With the development of cheap colour printing in the mid-twentieth century the paintings of artists such as Picasso and Monet became accessible to a wider audience, and thus became a type of consumer good. Lichtenstein’s appropriation and reworking of these paintings was a critical gesture, shedding light on the mechanical reproduction of art. In this work Lichtenstein combined the fleeting effects of impressionism (for example capturing reflections of light on water) with a systematic painting technique. He described it as ‘an industrial way of making Impressionism by a machinelike technique’ (quoted in Alloway 1983, p.53). Art historian Mary Lee Corlett has also remarked on this aspect of Lichtenstein’s work: ‘he is neither paying homage nor denigrating but is calling our attention to all that he finds important, using forms and techniques appropriate to a time that knows most works of art through mechanical reproduction.’ (Corlett 1994, p.42.)
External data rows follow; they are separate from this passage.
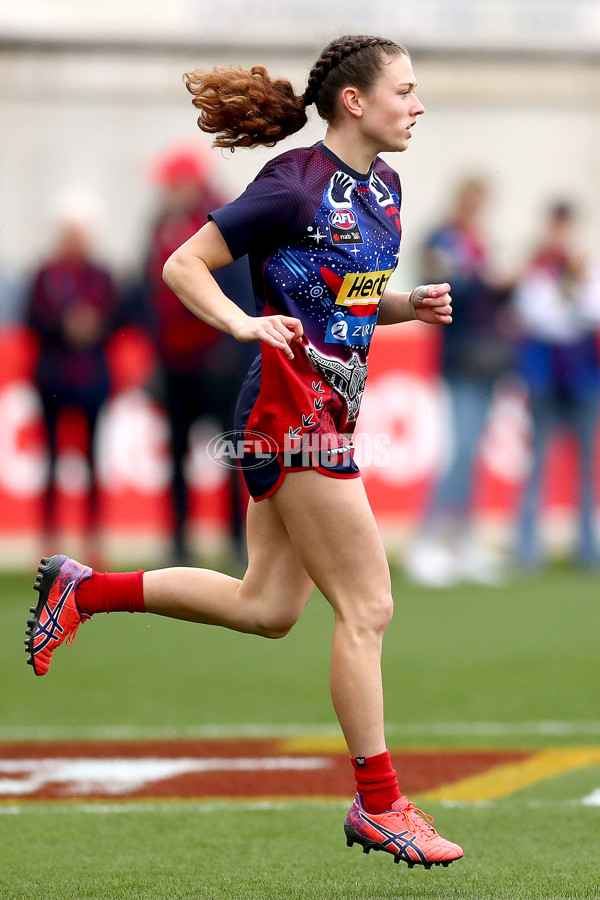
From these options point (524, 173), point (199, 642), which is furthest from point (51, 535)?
point (524, 173)

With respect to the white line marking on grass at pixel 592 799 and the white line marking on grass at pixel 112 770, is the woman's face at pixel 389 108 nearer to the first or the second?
the white line marking on grass at pixel 592 799

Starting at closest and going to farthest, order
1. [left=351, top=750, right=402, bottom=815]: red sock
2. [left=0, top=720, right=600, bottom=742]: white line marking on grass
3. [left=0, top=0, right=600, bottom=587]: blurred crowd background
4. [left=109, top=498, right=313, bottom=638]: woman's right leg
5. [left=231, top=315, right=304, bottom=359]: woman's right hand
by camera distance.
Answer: [left=231, top=315, right=304, bottom=359]: woman's right hand → [left=351, top=750, right=402, bottom=815]: red sock → [left=109, top=498, right=313, bottom=638]: woman's right leg → [left=0, top=720, right=600, bottom=742]: white line marking on grass → [left=0, top=0, right=600, bottom=587]: blurred crowd background

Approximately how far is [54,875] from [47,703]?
2.85 metres

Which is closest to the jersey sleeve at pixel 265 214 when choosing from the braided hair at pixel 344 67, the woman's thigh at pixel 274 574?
the braided hair at pixel 344 67

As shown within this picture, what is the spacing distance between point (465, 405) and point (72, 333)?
9.29 feet

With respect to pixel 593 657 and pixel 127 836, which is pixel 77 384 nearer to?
pixel 593 657

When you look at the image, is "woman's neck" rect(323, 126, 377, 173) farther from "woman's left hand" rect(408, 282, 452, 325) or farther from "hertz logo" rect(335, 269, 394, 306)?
"woman's left hand" rect(408, 282, 452, 325)

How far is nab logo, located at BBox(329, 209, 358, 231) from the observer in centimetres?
415

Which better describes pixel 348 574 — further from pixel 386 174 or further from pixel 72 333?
pixel 72 333

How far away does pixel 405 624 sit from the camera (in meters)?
9.27

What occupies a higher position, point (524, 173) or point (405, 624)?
point (524, 173)

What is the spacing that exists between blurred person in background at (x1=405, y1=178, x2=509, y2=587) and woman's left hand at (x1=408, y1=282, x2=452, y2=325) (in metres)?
6.46

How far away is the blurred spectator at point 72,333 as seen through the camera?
1110 centimetres

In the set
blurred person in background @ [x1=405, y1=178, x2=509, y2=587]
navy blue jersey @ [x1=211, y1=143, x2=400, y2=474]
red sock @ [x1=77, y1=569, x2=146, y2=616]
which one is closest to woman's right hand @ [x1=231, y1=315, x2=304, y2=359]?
navy blue jersey @ [x1=211, y1=143, x2=400, y2=474]
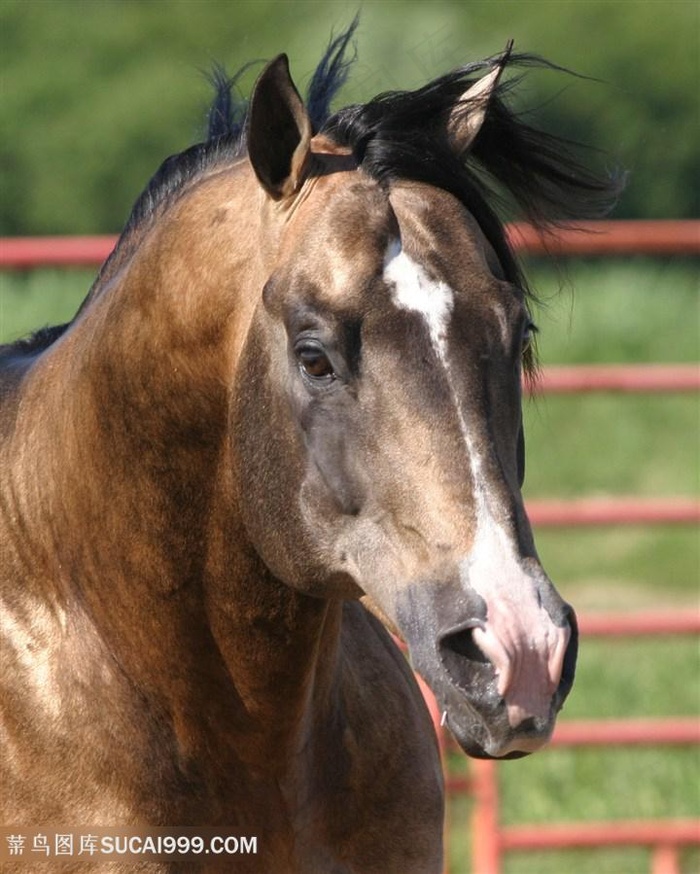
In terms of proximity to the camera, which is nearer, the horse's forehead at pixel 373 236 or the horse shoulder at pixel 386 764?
the horse's forehead at pixel 373 236

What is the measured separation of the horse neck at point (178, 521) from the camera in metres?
2.44

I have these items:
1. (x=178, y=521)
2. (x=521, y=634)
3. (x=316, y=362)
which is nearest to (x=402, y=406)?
(x=316, y=362)

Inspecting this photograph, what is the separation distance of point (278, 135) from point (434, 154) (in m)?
0.23

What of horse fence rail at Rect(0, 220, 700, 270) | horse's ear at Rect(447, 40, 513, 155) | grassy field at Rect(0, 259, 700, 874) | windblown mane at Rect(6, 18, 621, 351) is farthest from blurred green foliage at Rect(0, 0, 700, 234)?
horse's ear at Rect(447, 40, 513, 155)

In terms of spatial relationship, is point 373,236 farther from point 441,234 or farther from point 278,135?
point 278,135

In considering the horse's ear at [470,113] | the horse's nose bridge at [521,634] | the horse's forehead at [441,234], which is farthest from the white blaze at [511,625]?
the horse's ear at [470,113]

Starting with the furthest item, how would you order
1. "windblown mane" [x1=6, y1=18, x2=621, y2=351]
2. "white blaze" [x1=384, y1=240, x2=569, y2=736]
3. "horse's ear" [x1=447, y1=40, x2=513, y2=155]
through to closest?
"horse's ear" [x1=447, y1=40, x2=513, y2=155], "windblown mane" [x1=6, y1=18, x2=621, y2=351], "white blaze" [x1=384, y1=240, x2=569, y2=736]

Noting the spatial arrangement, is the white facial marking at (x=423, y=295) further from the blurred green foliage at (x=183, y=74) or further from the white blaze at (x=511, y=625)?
the blurred green foliage at (x=183, y=74)

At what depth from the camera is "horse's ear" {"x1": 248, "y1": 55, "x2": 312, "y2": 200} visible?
232cm

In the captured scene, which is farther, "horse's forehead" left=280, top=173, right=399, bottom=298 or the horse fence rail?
the horse fence rail

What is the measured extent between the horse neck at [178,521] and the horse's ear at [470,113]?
0.37 meters

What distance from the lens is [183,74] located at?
55.2 ft

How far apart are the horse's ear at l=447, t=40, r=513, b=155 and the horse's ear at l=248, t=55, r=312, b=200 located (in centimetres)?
25

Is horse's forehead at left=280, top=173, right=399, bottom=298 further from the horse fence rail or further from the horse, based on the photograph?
the horse fence rail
Monet’s original paintings, such as Water-Lilies after 1916 (Tate L01903), focus solely on what can be seen on the water’s surface. They exclude the horizon from the frame and use perspective only sparingly, lending the work an abstract quality, which appealed to Lichtenstein. However, Lichtenstein’s insertion of the reflective steel surfaces into the print calls into question ideas about composition even further, as foreground and background are connected by the mirror-like stainless steel. Monet’s original vast panoramic paintings envelop the viewer, yet the reflective surface of Lichtenstein’s Water Lily Pond with Reflections prevents a similar immersion by accentuating the flatness of the work. It adds a barrier, a distance and a coolness absent in Monet’s work. The viewer and his or her surroundings are reflected in the work, creating an ever-changing surface but also a divide between the landscape depicted and the context of the viewer, who is always occupying the impenetrable reflective fields.
Lawrence Alloway, Roy Lichtenstein, New York 1983.
Frederic Tuten, Roy Lichtenstein: Water Lilies, New York 1992.
Mary Lee Corlett, The Prints of Roy Lichtenstein: A Catalogue Raisonné 1948–1993, New York 1994.